Love should act in its heat, not when its bank account is heavy. The chemic formula which works to reproduce the species, and the most vital examples at that, is not concerned with the petty local and social restraints which govern all this. Life if it wants anything wants children, and healthy ones, and the weighing and binding rules which govern their coming and training may easily become too restrictive. Nature’s way is correct, her impulses sound. The delight of possessing my fiancée then would have repaid her for her fears. and me for ruthlessness if I had taken her. A clearer and a better grasp of life would have been hers and mine. The coward sips little of life, the strong man drinks deep. Old prejudices must always fall, and life must always change. It is the law.


CHAPTER LXVI

And so this romance ended for me. At the time, of course, I did not know it; on leaving her I was under the impression that I was more than ever attached to her. In the face of this postponement, life took on a grayer and more disappointing aspect. To be forced to wait when at that moment, if ever, was the time!

And yet I told myself that better days were surely in store. I would return East and in some way place myself so that soon we might be reunited. It was a figment of hope. By the time I was finally capable of maintaining her economically, my earlier mood had changed. That hour which we had known, or might have known, had gone forever. I had seen more of life, more of other women, and although even then she was by no means unattractive the original yearning had vanished. She was now but one of many, and there were those who were younger and more sophisticated, even more attractive.

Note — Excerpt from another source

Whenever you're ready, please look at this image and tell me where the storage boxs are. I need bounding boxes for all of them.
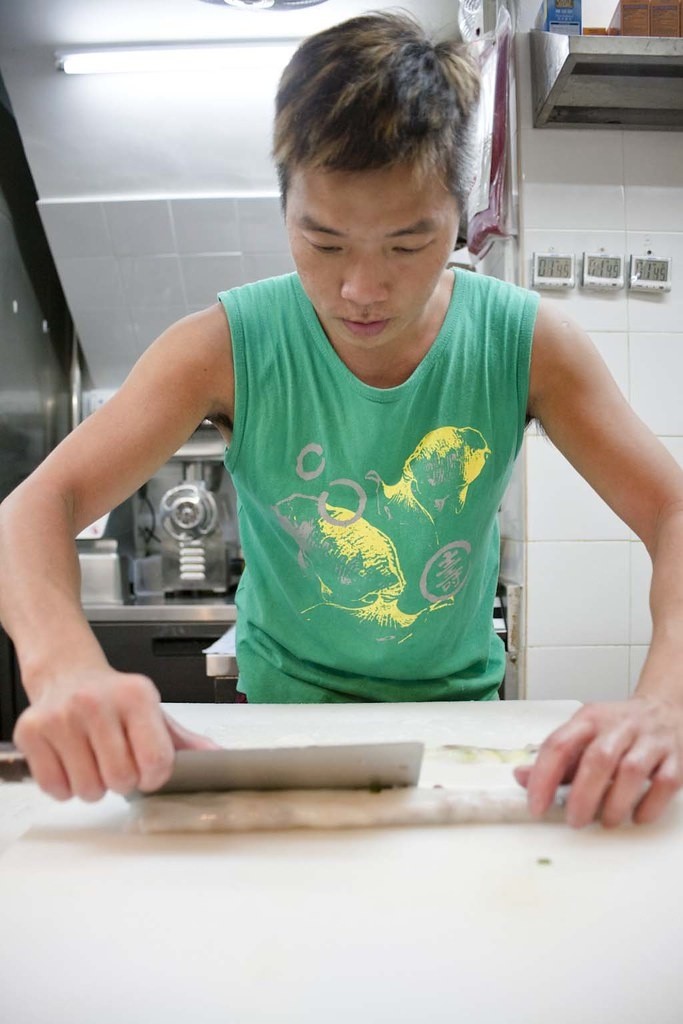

And yet, before I left her, what days! The sunshine! The lounging under the trees! The drowsy summer heat! The wishing for what might not be! Having decided that her wish was genuine and my impulse to comply with it wise, I stood by it, wishing that it might be otherwise. I consoled myself thinly with the thought that the future must bring us together, and then left, journeying first to St. Louis and later to New York. For while I was here that letter from my brother which urged me once more to come to New York was forwarded to me. Just before leaving Pittsburgh I had sent him a collection of those silly “features” I had been writing, and he also was impressed. I must come to New York. Some metropolitan paper was the place for me and my material. Anyhow, I would enjoy visiting there in the summer time more than later. I wired him that I would arrive at a certain time, and then set out for St. Louis and a visit among my old newspaper friends there.